• DIRECTIONS FOR THIS TASK: Can you reproduce the listing below word for word, omitting the pictures?
* START INPUT RECORDS *
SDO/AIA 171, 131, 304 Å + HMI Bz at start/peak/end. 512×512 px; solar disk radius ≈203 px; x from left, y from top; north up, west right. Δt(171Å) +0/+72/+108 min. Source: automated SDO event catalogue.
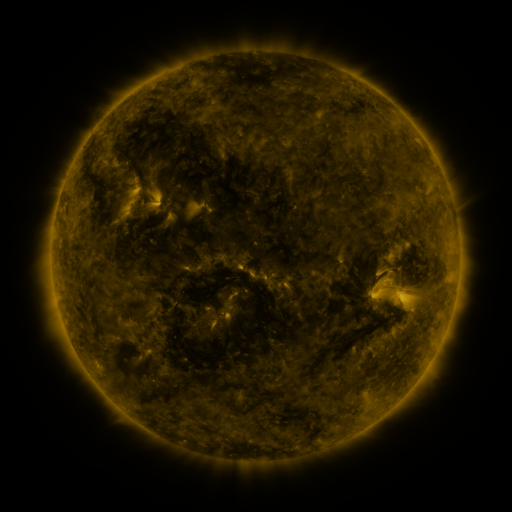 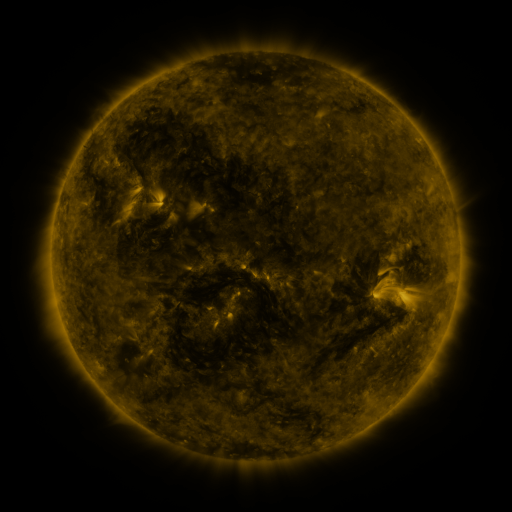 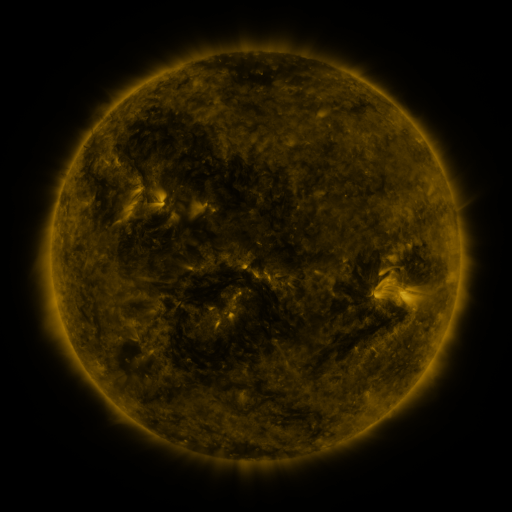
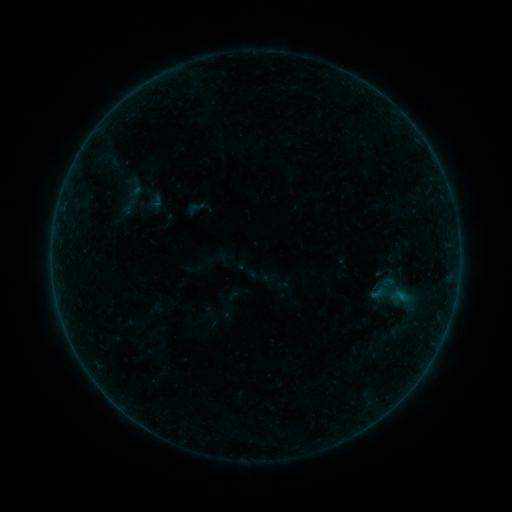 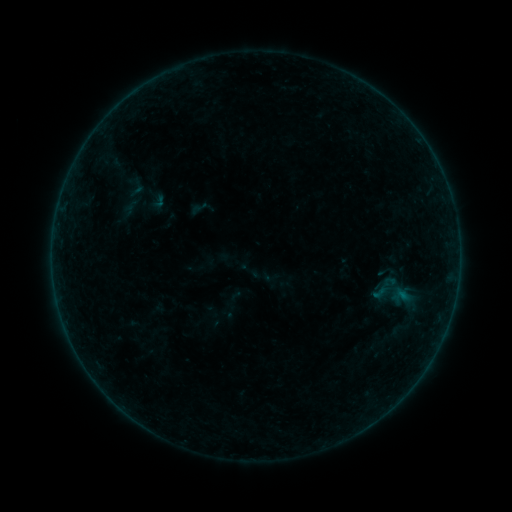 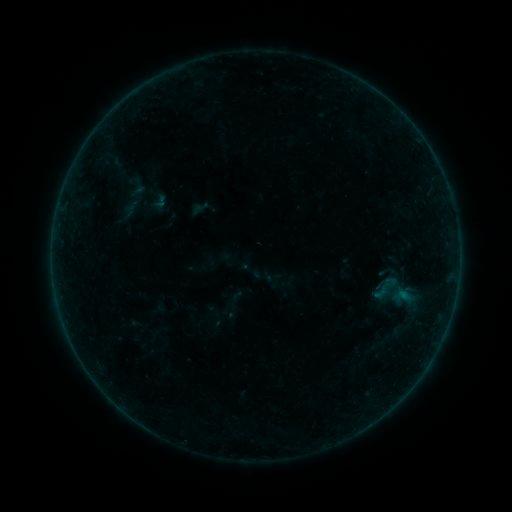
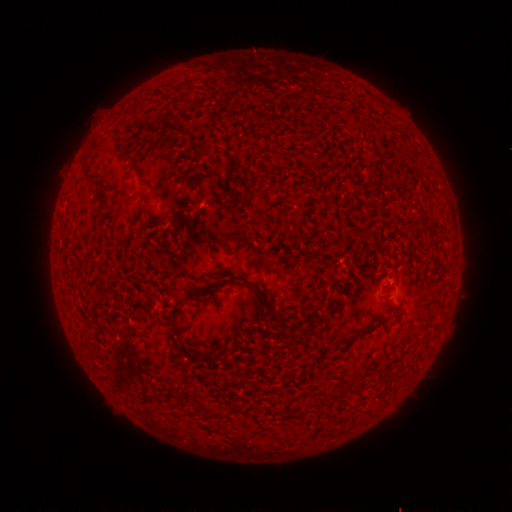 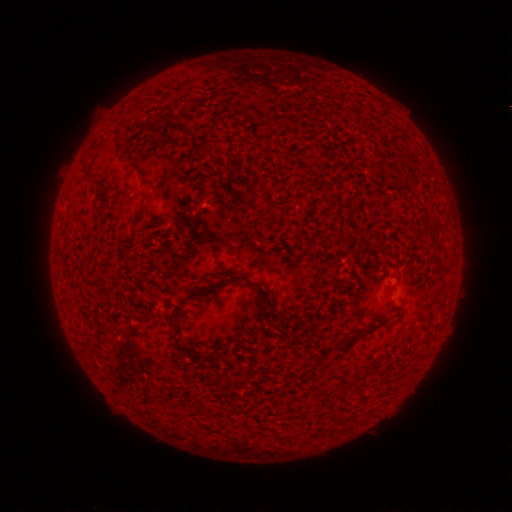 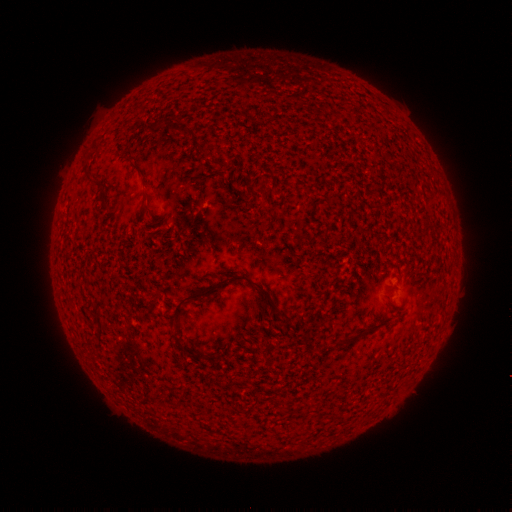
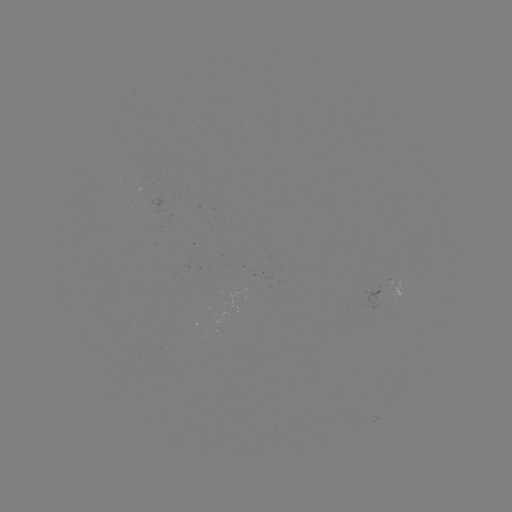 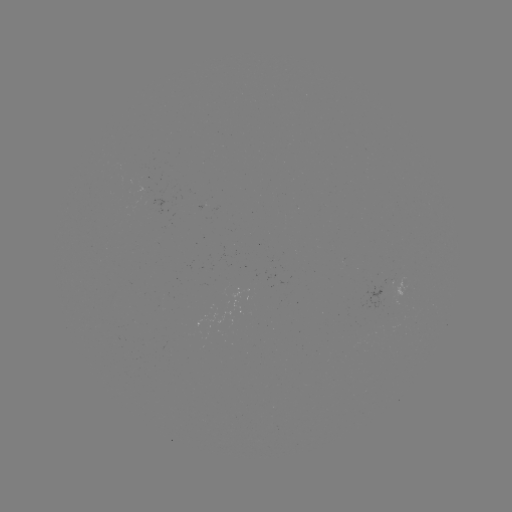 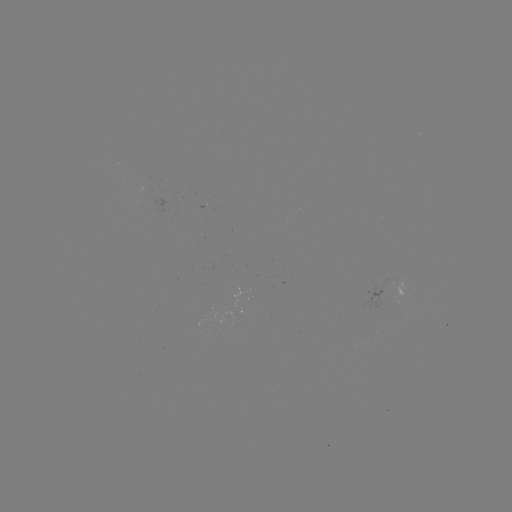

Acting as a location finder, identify emerging-flux region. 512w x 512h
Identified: (143, 188).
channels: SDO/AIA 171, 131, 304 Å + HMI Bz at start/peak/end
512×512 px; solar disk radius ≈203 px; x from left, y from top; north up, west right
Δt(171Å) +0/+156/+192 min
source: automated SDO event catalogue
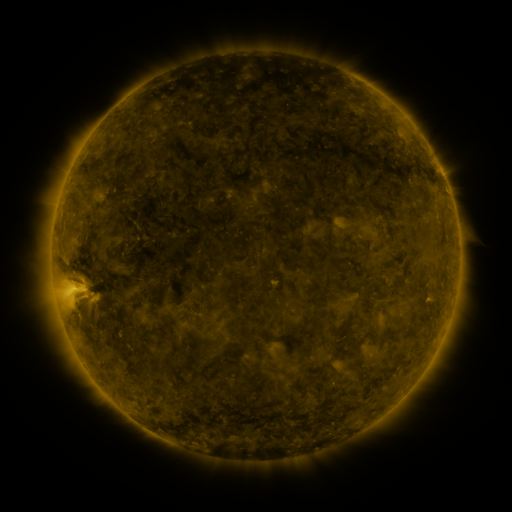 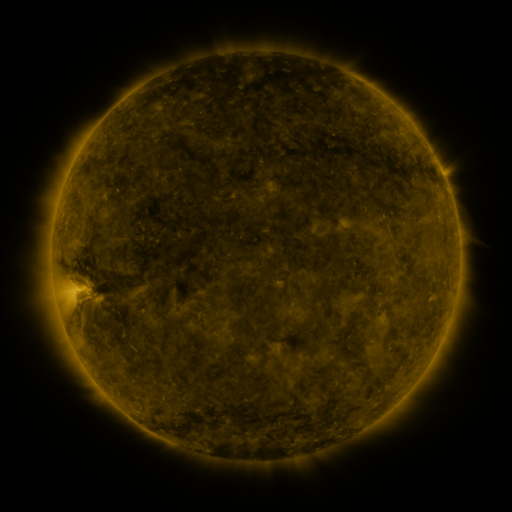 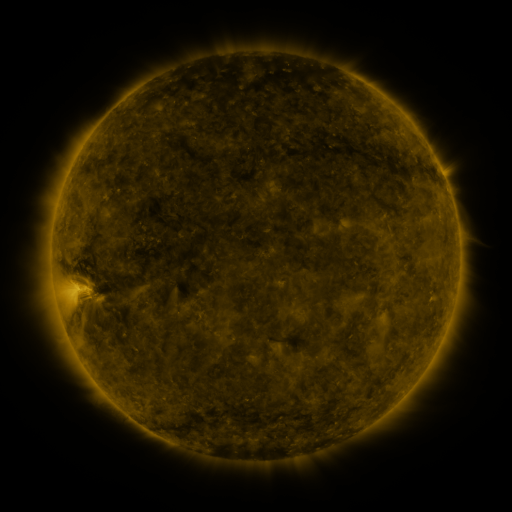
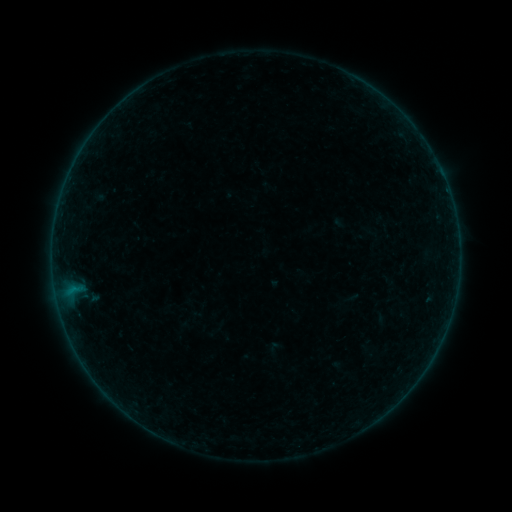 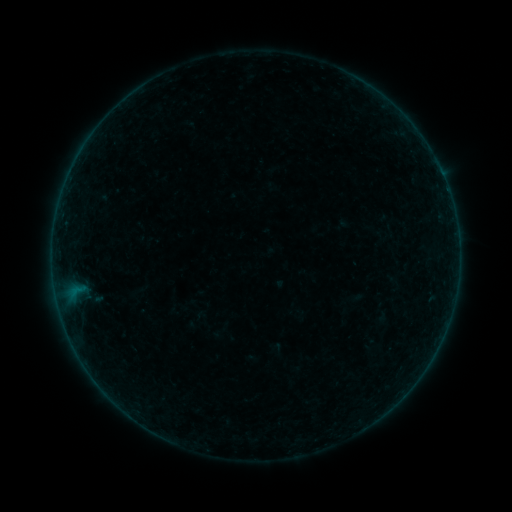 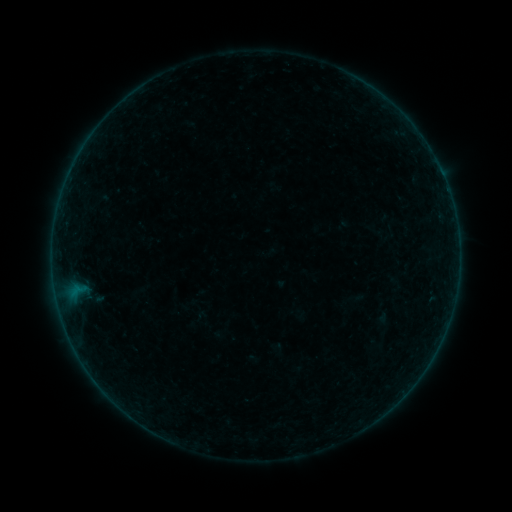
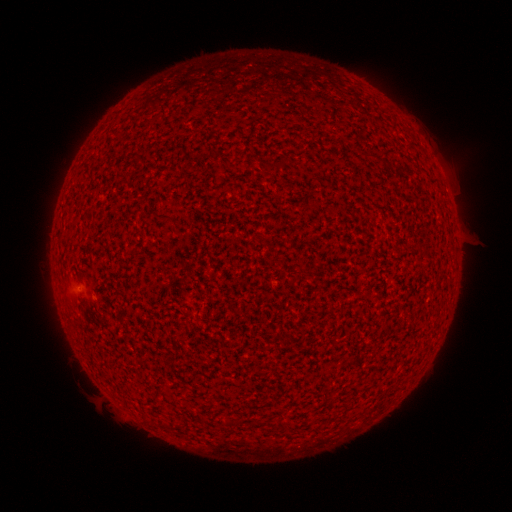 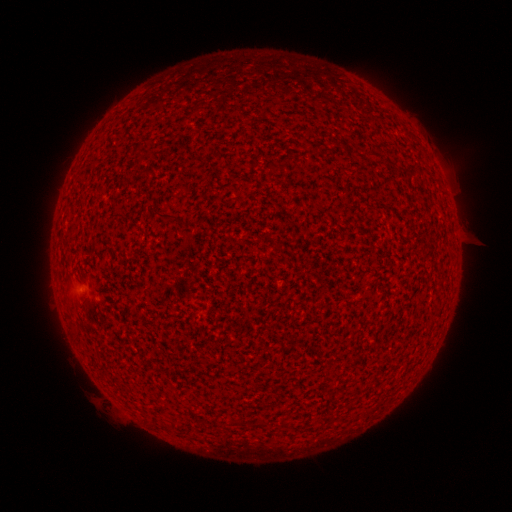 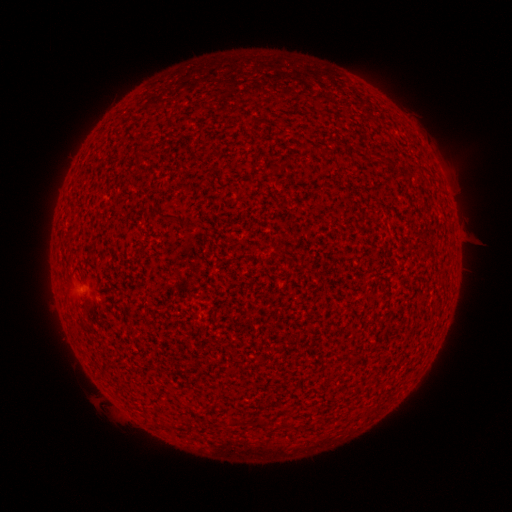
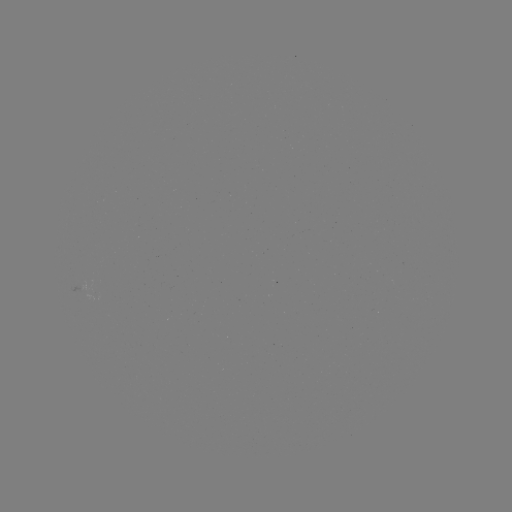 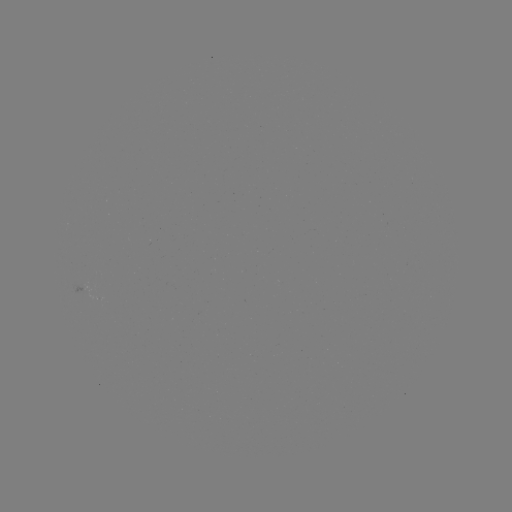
* END INPUT RECORDS *
• WRITTEN RESPONSE:
SDO/AIA 171, 131, 304 Å + HMI Bz at start/peak/end. 512×512 px; solar disk radius ≈203 px; x from left, y from top; north up, west right. Δt(171Å) +0/+72/+108 min. Source: automated SDO event catalogue.

Acting as a location finder, identify emerging-flux region. 512w x 512h
Identified: (143, 188).
channels: SDO/AIA 171, 131, 304 Å + HMI Bz at start/peak/end
512×512 px; solar disk radius ≈203 px; x from left, y from top; north up, west right
Δt(171Å) +0/+156/+192 min
source: automated SDO event catalogue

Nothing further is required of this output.